Montag, 12. Oktober
„Geht’s wieder?“ Ein freundliches Gesicht lächelt mich an.
Verwirrt starre ich zurück. Wo bin ich? Was ist geschehen? Langsam kehrt die Erinnerung zurück. Und wieder ist es geschehen.
Ich sitze auf dem Stuhl eines Zahnarztes. Und jetzt wurde ich Laufe der Behandlung ohnmächtig.
Vor Zahnärzten habe ich panische Angst. Das ist der Grund weshalb fast jeder meiner Besuche bei diesen Ärzten katastrophal endet.
Seit ich hier in München lebe, seit drei Jahren also, ist Doktor Kersky mein vierter Zahnarztversuch.
Aber brav vereinbare ich nach Möglichkeit alle sechs Monate einen Termin. Damit hoffe ich sicherzugehen, dass nichts Schlimmes bei meinen Zähnen anfällt.
Aber das Szenario dieser Vorsorgeuntersuchungen läuft fast immer gleich ab. Weshalb sollte es heute anders sein?
*
Die Sprechstundenhilfe ruft meinen Namen. Mit gesenktem Kopf, wie ein Opferlamm, das zur Schlachtbank geführt wird, folge ich der freundlichen Dame ins Behandlungszimmer. Ich würde gerne am Fenster stehen bleiben und hinausschauen auf die regennasse Straße, auf die Menschen, die an diesem Oktobertag mit geöffneten Schirmen vorbeieilen. Doch ich werde genötigt, mich auf den Folterstuhl zu setzen.
Was mag dieser Doktor Kersky für ein Mensch? Wie alt? Hat er Erfahrung mit Angsthasen wie ich einer bin?
Selbstverständlich hoffe ich, diesmal die ganze Untersuchung durchzuhalten.
Meine Hände sind nach wie vor schweißnass. Ich beginne zu zittern. Wie will Doktor Kersky mir in den Mund schauen, wenn ich zittere wie Espenlaub? Ist mir kalt? Könnte sein.
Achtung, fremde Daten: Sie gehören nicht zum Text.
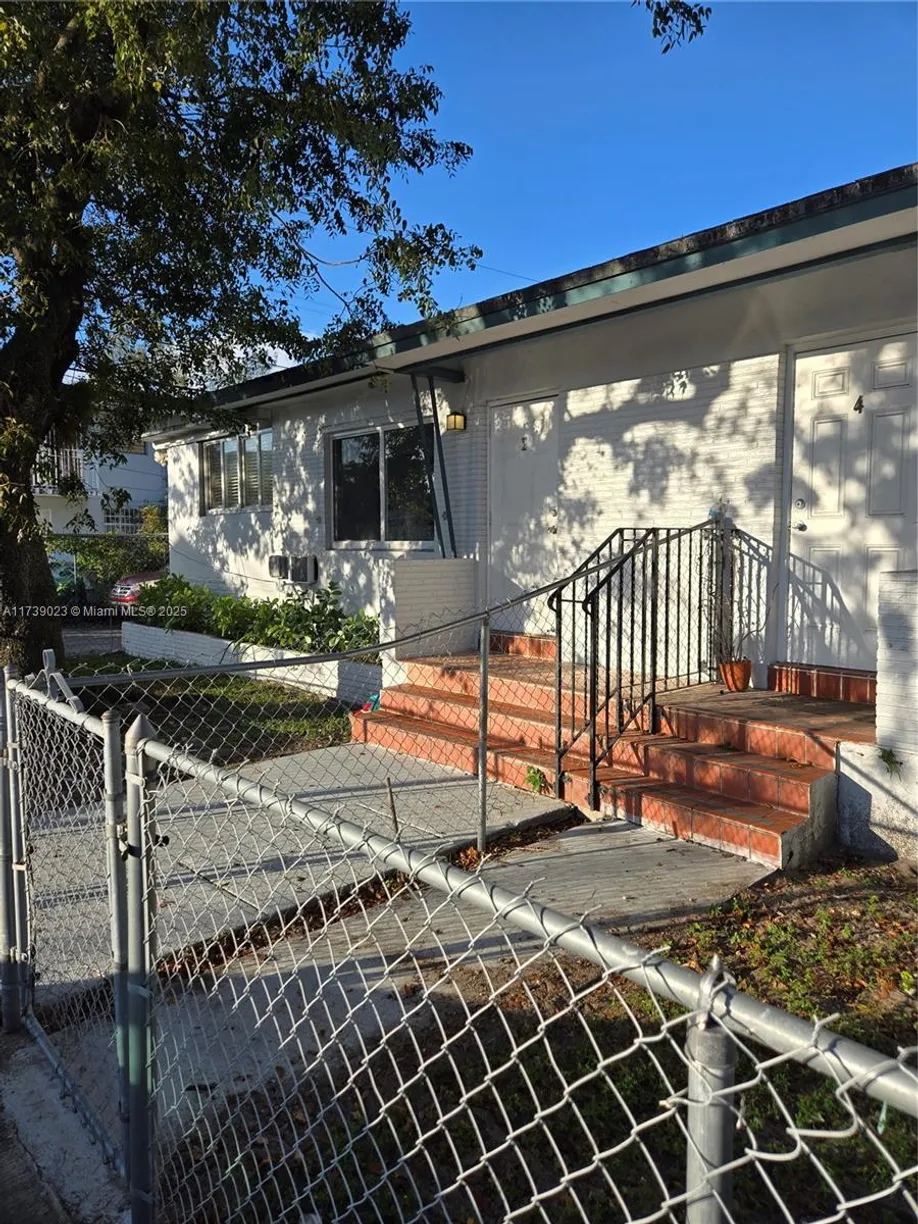 South Florida Real Estate | View 400 SW 21st Ave, 5 | 1 Bed, 1 Bath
Entspanne dich, sage ich mir immer wieder vor. Wie soll ich bitte ruhig sein, wenn ich panische Angst habe? Meine Entspannung artet in das Hecheln einer schwangeren Frau aus. Zumindest glaube ich, dass eine Frau bei der Entbindung hechelt. Eigene Erfahrungen habe ich nicht gesammelt.
Weshalb lassen die Zahnärzte ihre Patienten immer so lange auf diesen schrecklich unbequemen Stühlen halb liegend verweilen, bevor es zur Sache geht? Sie müssten doch wissen, dass das Stress pur bedeutet. Vielleicht sollte man die Frauen und Herren Doktoren einmal darauf hinweisen.
Eine Tür öffnet sich in meinem Rücken. Mehr spüre ich den Windhauch, als dass ich das Geräusch wahrnehme. Gerade überlege ich, ob ich nicht aufspringen und das Weite suchen soll, als eine angenehme, freundliche Stimme sagt:
„Guten Tag, Frau Osmani.“ Ein etwa vierzigjähriger Mann tritt auf mich zu und reicht mir die Hand.
Zögernd strecke ich ihm meine feuchte Hand entgegen. Sie an der Hose abzuwischen bleibt keine Zeit. Ich schäme mich schon das erste Mal.
Zaghaft murmle ich etwas von: „Guten Tag, Herr Doktor“, und beiße die Zähne zusammen. Inzwischen habe ich beschlossen, den Mund nicht mehr zu öffnen.
„Haben Sie irgendwelche Probleme?“, kommt die Standardfrage.
Selbst wenn ich welche hätte, würde ich ihm das nicht auf die Nase binden. Soll er doch selbst suchen! Ich nehme ihm die Arbeit gewiss nicht ab.
Als ich nicht antworte fährt er im gleichen freundlichen Ton fort: „Also nur nachschauen, nehme ich an.“ Er setzt sich auf den Hocker neben meinem Stuhl und fährt den Hinrichtungsstuhl in die liegende Stellung. Passend für die Folter, die er mit mir vorhat.
Für eine Flucht ist es nun definitiv zu spät. Ich gebe mich geschlagen!
Meine Lippen fest zusammengepresst liege ich da und harre der Dinge, die unaufhaltsam auf mich einstürzen.
„Entspannen Sie sich, Frau Osmani“, redet er mir beruhigend zu. Er hat meine Angst also bemerkt. Und jetzt?